Saturday, November 9, 2013

Venezuela: Miami Herald Bureau Chief Detained by Venezuelans In Retaliation of Reporting

According to The Latin American Tribune, Jim Wyss, The Miami Herald Andean bureau chief, was detained by Venezuelan authorities Thursday (November 7) while reporting on the country’s chronic shortages and looming municipal elections and was still being as of Saturday morning (November 9). 

Consequently, international journalists are calling on the government of President Nicolás Maduro to promptly release journalist Wyss.

Wyss is based in Bogotá, from where he travels around Latin America. He was detained last night in San Cristóbal in the Venezuelan state of Táchira, where he was reporting on upcoming municipal elections and the shortage of basic consumer goods, the latter of which have a recurring problem throughout the country.
 

Wyss was transferred this afternoon to Caracas and remains in jail. Official sources of the Venezuelan National Guard, the Military Intelligence Headquarters and the newspaper itself were not able to provide any information about whether Wyss will be released or face charges. He is meanwhile being held in solitary confinement.

Claudio Paolillo, chairman of the International American Press Association (IAPA)’s Committee on Freedom of the Press and Information, also called on Venezuelan authorities for the “immediate release of the journalist” and said he was bewildered by a “new demonstration of intolerance by a regime that day after day shows its contempt for the work of journalists and freedom of the press.”
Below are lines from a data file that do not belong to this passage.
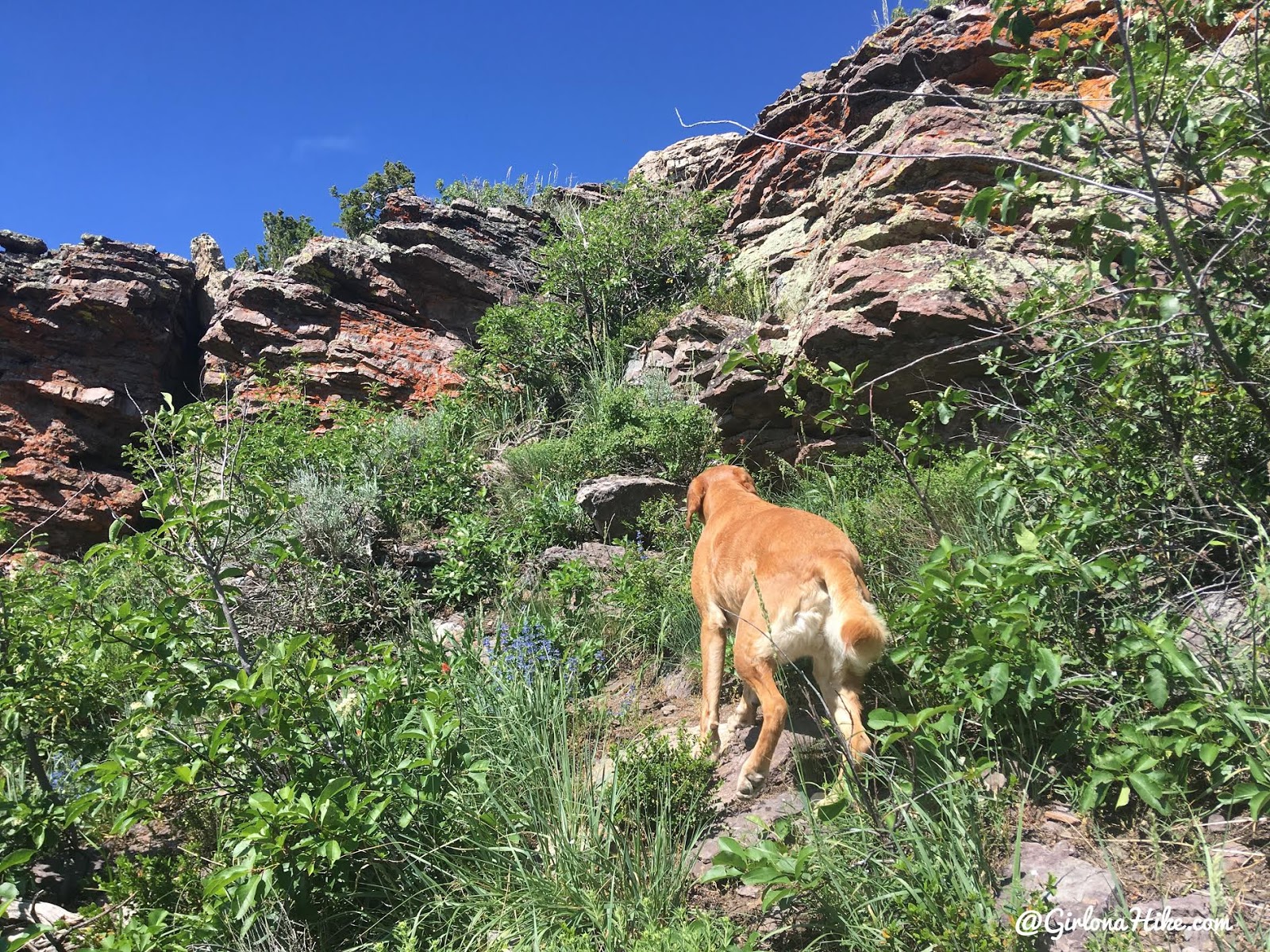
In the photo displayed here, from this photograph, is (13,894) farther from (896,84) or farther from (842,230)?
(896,84)

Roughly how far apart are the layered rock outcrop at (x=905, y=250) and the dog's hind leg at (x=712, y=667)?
1.98m

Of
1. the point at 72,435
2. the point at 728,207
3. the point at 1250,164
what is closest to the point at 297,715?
the point at 1250,164

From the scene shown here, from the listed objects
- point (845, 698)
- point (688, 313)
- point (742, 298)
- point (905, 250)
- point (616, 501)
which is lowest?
point (845, 698)

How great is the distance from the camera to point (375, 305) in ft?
41.4

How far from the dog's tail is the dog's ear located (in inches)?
73.3

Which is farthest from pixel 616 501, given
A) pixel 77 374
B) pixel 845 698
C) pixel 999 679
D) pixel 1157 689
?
pixel 77 374

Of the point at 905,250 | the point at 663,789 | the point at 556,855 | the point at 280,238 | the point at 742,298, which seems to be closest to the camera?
the point at 556,855

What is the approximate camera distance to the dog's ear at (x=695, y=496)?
5191 millimetres

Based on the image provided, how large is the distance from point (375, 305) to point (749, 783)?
11.4 metres

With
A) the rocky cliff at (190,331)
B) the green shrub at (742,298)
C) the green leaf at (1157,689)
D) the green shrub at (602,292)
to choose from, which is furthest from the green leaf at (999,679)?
the rocky cliff at (190,331)

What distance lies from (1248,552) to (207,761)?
4.41m

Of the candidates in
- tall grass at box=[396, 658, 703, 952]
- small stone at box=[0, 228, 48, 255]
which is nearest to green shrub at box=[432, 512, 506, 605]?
tall grass at box=[396, 658, 703, 952]

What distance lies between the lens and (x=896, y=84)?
9711mm

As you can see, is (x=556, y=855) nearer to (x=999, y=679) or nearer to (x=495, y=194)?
(x=999, y=679)
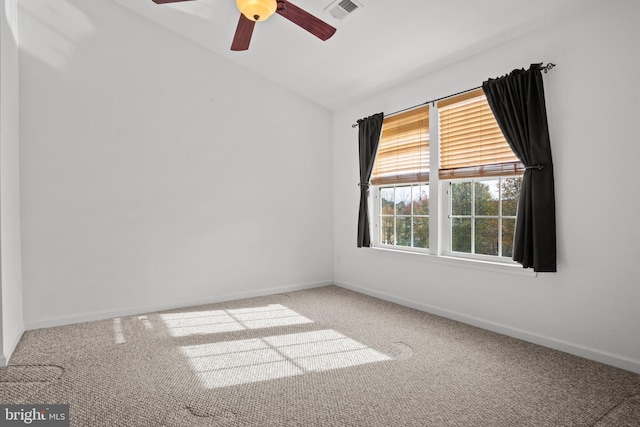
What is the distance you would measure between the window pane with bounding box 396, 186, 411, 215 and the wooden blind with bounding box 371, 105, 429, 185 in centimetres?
13

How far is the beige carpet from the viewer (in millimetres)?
2014

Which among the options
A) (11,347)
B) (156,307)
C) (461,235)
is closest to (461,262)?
(461,235)

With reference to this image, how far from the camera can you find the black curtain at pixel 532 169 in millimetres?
2867

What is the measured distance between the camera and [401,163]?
4.33 metres

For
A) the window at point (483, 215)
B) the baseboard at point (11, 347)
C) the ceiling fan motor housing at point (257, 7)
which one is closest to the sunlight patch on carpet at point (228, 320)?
the baseboard at point (11, 347)

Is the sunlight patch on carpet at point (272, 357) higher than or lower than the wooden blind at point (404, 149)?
lower

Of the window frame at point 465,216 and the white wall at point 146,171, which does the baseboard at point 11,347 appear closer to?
the white wall at point 146,171

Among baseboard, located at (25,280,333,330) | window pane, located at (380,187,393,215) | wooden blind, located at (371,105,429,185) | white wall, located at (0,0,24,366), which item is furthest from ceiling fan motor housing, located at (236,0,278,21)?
baseboard, located at (25,280,333,330)

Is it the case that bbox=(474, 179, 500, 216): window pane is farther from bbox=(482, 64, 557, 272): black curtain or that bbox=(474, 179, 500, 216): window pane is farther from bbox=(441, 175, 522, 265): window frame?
bbox=(482, 64, 557, 272): black curtain

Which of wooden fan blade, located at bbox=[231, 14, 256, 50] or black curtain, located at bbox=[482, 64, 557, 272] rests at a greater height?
wooden fan blade, located at bbox=[231, 14, 256, 50]

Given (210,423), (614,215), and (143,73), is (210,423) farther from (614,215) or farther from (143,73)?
(143,73)

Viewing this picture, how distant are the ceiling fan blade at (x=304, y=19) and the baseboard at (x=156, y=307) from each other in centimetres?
316

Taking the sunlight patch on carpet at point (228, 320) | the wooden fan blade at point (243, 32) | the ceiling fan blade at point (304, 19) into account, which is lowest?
the sunlight patch on carpet at point (228, 320)

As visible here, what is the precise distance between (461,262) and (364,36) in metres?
2.40
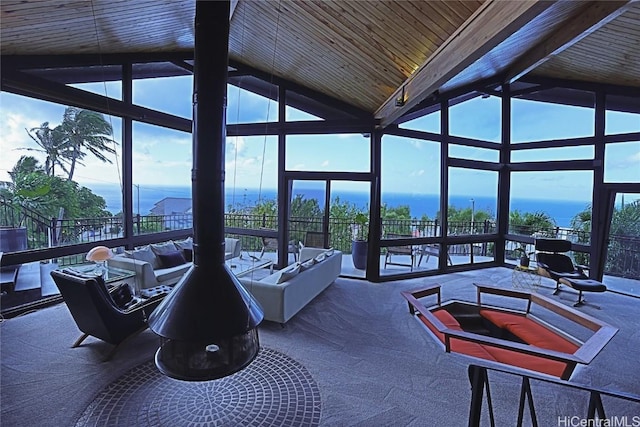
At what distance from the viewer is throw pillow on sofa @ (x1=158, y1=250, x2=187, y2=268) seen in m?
5.62

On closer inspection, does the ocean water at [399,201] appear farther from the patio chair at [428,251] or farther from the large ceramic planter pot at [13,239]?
the large ceramic planter pot at [13,239]

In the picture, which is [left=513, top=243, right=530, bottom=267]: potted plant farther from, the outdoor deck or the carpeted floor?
the carpeted floor

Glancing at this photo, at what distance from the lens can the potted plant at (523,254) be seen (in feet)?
21.9

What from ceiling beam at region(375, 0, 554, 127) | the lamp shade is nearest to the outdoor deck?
the lamp shade

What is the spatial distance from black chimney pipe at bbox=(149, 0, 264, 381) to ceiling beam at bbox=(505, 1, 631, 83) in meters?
3.60

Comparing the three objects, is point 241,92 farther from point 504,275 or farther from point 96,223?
point 504,275

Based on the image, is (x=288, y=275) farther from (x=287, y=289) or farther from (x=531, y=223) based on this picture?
(x=531, y=223)

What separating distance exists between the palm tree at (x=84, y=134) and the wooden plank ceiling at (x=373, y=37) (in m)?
0.88

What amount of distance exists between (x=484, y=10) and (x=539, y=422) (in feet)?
11.0

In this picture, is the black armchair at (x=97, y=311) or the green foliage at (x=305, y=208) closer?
the black armchair at (x=97, y=311)

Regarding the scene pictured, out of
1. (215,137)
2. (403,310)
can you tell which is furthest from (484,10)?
(403,310)

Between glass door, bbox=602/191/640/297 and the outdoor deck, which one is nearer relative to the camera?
the outdoor deck

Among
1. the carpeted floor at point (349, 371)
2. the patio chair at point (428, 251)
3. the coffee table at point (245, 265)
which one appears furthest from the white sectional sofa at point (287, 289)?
the patio chair at point (428, 251)

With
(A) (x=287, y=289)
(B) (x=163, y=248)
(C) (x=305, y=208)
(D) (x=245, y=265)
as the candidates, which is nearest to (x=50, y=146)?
(B) (x=163, y=248)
COMMENT: The last report by Wyss on Venezuela published some days ago by THE MIAMI HERALD and EL NUEVO referred to political and diplomatic disagreements between United States and Venezuelan authorities.

Last week, three journalists for the Caracas daily, "2001," were attacked and arrested for several hours while covering a Caracas Christmas Fair just as the people lining up to buy goods at a Mercal government supermarket broke down the security barriers and began looting. Maduro insisted that the journalists had been sent to "provoke violence."


The Maduro government increasingly has show an intolerance for members of the media, despite the fact that journalists have been telling only the truth in terms of how Venezuela's Socialistic government continues to unravel, both politically and economically.

As I have said in the past, not only does Venezuela have an inept and corrupt police system, but violent crime in the country is one of the worst in the region.

No doubt, foreign journalists will be watching how the Venezuelan government handles Mr. Wyss. Obviously, if Wyss continues to be kept in custody, this will be a clear signal to all foreign journalists that the Maduro government has declared all foreign journalists as radioactive.